So the fastwagons blog is become inaptly named. I haven't had a fast, quick, or reasonably switch wagon in some time. I do now have a fantastically frugal and functional Jetta TDI wagon, capable of hauling all but the biggest bikes (my 29er bigfoot bike) and capable of bladder-bursting distances between fuelings.

I ditched the 911, and the Passat, and was living a car-lite life down here in Raleigh, NC. Things are swell. Fixed up some of my neglected bikes, got a mid-level modern mountain bike (which still blows my mind with its right-now brakes) and enjoyed no car payments and the like.

July 27
Unfortunately I returned to Wisconsin for a bit, which is akin to a recovered addict hanging out with his old junkie friends (fiends?). Hearing about everyone's new toys, being back in the land of actual country roads (not the maniac-infested, congested rural highways here in the Triangle) made me want something motorized again. I had taken the MSF basic rider course back in March, and passed, and promptly got my motorcycle endorsement on my minty fresh NC driver's license. The time wasn't right, so I didn't get a bike right away.

Well, now I have one. I'll just say the trade from 320bhp to 78bhp could not have been more fun. Despite being reviewed in the mags as soft, dull, and old-tech, my bike is faster than anything I've owned. I like to translate soft as comfortable, dull as in it-doesn't-want-to-kill-me, and old-tech as bulletproof and reliable.

It's a 2000 Kawasaki ZR7, which I didn't know was a thing a week ago. It's an old air-cooled inline four, 750cc, two cams but only two valve per cylinder, and 78bhp. It's a five-speed, and I wish it was six because I find myself phantom-shifting in fifth. It'll do the quarter mile faster than my 911 could but I don't have 10% the skill to do it. It's just big enough for me and my tall frame and docile enough to putter around town.

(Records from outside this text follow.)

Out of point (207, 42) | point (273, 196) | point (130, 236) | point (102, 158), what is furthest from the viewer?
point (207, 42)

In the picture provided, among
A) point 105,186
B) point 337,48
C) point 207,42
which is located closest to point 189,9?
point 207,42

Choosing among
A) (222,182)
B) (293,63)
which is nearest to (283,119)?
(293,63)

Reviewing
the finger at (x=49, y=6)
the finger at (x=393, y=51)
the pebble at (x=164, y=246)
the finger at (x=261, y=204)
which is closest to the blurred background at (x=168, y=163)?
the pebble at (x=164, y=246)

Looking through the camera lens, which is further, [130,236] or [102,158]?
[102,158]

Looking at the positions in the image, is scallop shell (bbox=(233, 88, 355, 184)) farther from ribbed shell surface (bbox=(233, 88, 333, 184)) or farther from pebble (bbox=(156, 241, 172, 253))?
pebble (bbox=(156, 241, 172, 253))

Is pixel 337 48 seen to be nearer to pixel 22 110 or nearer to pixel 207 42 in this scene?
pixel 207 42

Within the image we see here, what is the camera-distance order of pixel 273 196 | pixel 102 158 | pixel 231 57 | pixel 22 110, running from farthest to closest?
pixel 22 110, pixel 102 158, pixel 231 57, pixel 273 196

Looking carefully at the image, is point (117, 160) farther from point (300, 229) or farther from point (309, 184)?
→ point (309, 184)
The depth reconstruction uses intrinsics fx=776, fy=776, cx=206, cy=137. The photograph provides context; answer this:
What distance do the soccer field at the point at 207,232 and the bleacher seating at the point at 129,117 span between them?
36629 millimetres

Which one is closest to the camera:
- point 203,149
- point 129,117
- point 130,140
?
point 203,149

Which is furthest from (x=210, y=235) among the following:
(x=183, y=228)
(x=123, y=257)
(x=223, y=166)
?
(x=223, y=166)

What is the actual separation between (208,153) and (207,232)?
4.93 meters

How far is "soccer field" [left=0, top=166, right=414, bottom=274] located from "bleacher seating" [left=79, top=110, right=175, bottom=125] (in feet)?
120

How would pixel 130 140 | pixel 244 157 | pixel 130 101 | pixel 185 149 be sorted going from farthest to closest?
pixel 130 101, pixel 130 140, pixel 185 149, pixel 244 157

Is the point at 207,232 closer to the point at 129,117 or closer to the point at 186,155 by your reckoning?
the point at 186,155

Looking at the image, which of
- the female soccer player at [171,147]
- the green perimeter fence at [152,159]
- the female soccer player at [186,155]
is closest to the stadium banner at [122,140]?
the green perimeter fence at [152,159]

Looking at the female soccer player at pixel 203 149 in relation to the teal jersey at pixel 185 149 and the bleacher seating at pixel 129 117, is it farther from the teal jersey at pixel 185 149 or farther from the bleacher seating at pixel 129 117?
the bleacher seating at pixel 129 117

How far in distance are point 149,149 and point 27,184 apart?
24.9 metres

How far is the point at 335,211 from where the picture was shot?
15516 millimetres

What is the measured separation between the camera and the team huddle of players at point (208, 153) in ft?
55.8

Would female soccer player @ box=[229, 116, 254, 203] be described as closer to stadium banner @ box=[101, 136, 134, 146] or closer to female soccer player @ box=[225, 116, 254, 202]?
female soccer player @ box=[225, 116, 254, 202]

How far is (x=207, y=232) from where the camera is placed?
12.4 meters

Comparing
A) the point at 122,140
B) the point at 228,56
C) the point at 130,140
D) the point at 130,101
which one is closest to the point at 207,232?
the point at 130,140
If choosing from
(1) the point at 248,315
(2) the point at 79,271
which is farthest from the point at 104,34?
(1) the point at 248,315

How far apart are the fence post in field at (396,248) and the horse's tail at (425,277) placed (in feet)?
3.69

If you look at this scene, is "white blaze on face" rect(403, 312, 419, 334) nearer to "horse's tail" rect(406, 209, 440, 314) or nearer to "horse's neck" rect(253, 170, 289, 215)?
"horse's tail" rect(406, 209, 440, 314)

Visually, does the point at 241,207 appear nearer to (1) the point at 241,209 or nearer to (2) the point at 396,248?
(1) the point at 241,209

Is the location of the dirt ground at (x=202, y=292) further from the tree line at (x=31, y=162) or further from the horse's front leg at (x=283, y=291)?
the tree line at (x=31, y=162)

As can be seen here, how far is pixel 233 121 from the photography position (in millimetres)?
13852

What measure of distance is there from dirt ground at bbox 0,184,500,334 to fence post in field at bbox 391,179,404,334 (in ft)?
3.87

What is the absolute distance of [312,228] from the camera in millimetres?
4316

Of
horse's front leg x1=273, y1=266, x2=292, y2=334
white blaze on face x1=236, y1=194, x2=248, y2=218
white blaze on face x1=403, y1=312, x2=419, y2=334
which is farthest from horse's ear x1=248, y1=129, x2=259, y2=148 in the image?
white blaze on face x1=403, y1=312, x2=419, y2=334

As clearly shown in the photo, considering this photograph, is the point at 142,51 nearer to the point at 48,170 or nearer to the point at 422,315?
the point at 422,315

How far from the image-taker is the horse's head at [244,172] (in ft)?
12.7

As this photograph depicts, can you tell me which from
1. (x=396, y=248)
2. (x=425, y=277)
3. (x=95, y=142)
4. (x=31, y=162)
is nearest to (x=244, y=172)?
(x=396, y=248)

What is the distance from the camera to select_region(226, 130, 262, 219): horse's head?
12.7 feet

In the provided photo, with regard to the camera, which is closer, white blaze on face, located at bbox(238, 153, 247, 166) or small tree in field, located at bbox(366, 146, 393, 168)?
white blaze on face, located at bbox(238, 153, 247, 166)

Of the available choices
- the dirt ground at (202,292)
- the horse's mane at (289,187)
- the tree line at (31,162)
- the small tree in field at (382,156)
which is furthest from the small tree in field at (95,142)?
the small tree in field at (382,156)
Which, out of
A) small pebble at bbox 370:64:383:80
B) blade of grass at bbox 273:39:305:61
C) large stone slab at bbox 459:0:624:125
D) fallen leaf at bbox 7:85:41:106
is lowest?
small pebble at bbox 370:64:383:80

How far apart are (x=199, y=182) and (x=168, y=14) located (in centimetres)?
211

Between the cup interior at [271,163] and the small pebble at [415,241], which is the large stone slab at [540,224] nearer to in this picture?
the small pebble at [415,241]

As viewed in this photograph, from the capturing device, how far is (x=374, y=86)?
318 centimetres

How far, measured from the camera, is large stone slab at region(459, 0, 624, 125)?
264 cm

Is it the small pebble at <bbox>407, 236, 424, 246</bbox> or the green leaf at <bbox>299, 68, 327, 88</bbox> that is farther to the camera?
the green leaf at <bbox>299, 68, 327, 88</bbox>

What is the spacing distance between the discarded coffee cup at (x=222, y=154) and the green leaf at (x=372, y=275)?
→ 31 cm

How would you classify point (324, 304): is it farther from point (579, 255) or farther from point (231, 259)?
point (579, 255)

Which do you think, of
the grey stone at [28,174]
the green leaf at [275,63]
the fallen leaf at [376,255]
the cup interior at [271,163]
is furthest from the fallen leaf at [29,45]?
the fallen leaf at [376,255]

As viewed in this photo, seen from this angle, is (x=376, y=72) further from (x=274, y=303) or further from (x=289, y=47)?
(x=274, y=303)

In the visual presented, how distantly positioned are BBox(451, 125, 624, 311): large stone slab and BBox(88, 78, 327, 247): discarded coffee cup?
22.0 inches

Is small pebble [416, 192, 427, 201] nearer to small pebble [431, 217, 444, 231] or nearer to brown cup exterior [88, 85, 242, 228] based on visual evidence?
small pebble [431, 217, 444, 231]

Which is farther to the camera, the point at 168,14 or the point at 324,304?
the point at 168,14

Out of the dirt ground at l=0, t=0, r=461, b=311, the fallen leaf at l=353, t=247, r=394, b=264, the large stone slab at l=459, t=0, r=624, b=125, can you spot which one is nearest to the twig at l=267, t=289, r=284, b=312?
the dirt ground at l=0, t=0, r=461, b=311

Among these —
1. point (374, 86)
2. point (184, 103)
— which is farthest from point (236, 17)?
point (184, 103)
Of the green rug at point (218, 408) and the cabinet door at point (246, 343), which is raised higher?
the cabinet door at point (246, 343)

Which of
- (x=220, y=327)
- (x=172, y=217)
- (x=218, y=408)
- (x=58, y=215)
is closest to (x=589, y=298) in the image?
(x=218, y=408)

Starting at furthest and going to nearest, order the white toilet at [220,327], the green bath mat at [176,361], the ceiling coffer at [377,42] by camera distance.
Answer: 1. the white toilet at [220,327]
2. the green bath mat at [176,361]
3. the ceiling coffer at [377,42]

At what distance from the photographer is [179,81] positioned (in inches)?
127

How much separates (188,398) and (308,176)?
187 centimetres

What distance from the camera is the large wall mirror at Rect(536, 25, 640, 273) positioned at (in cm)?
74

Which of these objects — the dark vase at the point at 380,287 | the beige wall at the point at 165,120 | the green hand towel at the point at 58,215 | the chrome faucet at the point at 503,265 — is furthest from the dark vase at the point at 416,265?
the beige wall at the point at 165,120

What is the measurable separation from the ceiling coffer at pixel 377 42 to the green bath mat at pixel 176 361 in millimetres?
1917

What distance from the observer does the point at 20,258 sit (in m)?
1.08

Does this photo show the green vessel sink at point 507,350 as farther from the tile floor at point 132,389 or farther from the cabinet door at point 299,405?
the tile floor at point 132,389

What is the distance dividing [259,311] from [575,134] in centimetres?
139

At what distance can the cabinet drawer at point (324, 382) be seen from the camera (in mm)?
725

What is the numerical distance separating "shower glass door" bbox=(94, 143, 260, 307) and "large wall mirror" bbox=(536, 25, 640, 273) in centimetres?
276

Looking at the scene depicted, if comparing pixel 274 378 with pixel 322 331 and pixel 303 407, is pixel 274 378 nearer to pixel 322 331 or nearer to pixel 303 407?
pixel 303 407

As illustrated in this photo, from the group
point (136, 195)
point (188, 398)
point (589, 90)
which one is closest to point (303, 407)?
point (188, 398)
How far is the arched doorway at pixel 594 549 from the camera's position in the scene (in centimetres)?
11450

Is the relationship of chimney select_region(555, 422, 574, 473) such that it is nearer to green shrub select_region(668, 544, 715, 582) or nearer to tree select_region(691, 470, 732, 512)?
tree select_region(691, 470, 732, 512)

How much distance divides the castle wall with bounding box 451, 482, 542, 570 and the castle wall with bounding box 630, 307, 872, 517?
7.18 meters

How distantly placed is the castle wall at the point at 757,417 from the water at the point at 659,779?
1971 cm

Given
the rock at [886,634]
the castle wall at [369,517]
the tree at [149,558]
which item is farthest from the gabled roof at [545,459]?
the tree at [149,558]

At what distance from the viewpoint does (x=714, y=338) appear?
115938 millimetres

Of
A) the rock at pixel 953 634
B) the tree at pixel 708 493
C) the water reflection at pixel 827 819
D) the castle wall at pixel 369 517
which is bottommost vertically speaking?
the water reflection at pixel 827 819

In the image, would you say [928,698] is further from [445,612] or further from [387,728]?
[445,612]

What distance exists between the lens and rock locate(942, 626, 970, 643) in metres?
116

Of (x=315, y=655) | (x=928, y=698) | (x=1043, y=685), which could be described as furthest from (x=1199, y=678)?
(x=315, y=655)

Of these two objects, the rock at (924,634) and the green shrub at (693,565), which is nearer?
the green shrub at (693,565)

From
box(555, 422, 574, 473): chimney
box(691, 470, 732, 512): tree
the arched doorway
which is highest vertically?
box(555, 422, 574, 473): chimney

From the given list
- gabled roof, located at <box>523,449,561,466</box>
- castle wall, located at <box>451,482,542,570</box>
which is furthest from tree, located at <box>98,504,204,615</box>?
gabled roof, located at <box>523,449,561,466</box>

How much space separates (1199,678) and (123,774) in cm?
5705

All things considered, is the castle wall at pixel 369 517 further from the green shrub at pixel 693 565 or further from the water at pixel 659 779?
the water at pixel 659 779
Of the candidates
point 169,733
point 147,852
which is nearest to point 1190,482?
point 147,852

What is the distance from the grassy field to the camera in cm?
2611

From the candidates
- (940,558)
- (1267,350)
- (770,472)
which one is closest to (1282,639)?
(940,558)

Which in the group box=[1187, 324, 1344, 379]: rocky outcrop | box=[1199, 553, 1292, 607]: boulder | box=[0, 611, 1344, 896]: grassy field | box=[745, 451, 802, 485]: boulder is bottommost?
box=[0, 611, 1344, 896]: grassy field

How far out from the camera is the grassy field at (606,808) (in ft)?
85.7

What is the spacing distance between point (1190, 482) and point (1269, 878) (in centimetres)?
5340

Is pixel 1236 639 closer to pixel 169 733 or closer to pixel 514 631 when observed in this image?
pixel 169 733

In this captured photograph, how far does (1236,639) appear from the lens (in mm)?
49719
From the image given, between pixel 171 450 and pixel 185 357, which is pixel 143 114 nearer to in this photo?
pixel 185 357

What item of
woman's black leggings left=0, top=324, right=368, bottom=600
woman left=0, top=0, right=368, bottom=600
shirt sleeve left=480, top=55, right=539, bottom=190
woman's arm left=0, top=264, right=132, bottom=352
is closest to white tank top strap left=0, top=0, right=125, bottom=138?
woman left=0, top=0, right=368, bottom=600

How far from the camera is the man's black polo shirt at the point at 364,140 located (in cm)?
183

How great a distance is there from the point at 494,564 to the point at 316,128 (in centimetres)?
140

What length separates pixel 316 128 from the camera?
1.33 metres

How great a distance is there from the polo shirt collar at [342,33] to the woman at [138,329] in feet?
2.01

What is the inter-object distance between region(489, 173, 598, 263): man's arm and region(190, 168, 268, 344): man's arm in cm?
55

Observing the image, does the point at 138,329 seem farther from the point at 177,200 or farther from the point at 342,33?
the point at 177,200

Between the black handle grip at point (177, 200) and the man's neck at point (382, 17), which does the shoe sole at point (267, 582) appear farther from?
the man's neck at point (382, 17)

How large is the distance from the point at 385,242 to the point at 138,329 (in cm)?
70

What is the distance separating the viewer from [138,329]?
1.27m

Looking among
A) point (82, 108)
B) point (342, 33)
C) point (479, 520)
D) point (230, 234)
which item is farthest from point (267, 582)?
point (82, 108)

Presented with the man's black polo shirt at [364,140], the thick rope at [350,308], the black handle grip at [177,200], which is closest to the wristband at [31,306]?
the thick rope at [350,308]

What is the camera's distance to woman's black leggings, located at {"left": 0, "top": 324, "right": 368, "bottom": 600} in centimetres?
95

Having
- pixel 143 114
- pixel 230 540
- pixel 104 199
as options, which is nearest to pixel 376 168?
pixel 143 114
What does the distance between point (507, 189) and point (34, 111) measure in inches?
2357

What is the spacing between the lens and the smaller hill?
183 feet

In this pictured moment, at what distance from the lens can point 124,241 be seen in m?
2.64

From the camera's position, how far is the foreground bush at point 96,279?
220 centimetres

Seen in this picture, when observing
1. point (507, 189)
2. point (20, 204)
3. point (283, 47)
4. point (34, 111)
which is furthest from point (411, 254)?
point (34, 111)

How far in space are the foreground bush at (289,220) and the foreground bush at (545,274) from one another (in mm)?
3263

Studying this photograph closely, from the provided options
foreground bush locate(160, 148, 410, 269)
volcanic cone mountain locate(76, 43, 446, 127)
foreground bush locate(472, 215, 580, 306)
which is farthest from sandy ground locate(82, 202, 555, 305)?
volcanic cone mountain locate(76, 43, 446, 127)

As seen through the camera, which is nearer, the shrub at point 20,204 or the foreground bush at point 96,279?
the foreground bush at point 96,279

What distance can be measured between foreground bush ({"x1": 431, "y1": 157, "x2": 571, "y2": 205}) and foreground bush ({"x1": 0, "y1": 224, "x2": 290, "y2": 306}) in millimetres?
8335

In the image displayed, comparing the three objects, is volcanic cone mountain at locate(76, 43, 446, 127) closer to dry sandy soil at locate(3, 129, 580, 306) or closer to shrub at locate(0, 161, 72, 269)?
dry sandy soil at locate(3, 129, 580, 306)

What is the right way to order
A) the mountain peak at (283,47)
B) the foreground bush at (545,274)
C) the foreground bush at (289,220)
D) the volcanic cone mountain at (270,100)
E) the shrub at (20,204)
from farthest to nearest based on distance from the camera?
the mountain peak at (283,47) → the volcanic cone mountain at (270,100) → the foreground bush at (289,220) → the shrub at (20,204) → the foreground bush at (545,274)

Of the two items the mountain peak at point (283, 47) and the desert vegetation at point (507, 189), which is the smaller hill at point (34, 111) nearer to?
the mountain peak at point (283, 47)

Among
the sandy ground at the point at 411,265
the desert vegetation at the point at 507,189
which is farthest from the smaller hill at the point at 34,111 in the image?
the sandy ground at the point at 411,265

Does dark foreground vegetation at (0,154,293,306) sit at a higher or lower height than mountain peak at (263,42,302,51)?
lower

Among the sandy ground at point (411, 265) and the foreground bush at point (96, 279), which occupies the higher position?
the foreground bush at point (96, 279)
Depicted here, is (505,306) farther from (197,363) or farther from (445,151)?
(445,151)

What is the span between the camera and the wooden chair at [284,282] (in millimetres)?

Or maybe not? I thought I was going to be the one lucky one to avoid the requisite drop of the first bike. Felt good, tried to ride it as much as I could while being as cautious as I could. It's always the most mundane things, you know? Waddling out of the parking lot, slight slope, and grabbed a touch too much front brake. Crunch. Bike down. Only cosmetic damage to the bike, not injuries other than my pride. Lifted her up (good to know I can do that) and went on my way. I couldn't let myself be intimidated. It wasn't the bike, it was a simple bad move on my part.

I went home, everything looked sound. I had to order a new front signal and mirror. I sanded and painted the ignition cover and gauge pods to look good as new. The only evidence is a scratched pipe (time for a slip-on?) and a wee dent in the tank, which is oddly shaped like my knee. Lesson learned and now to keep practicing!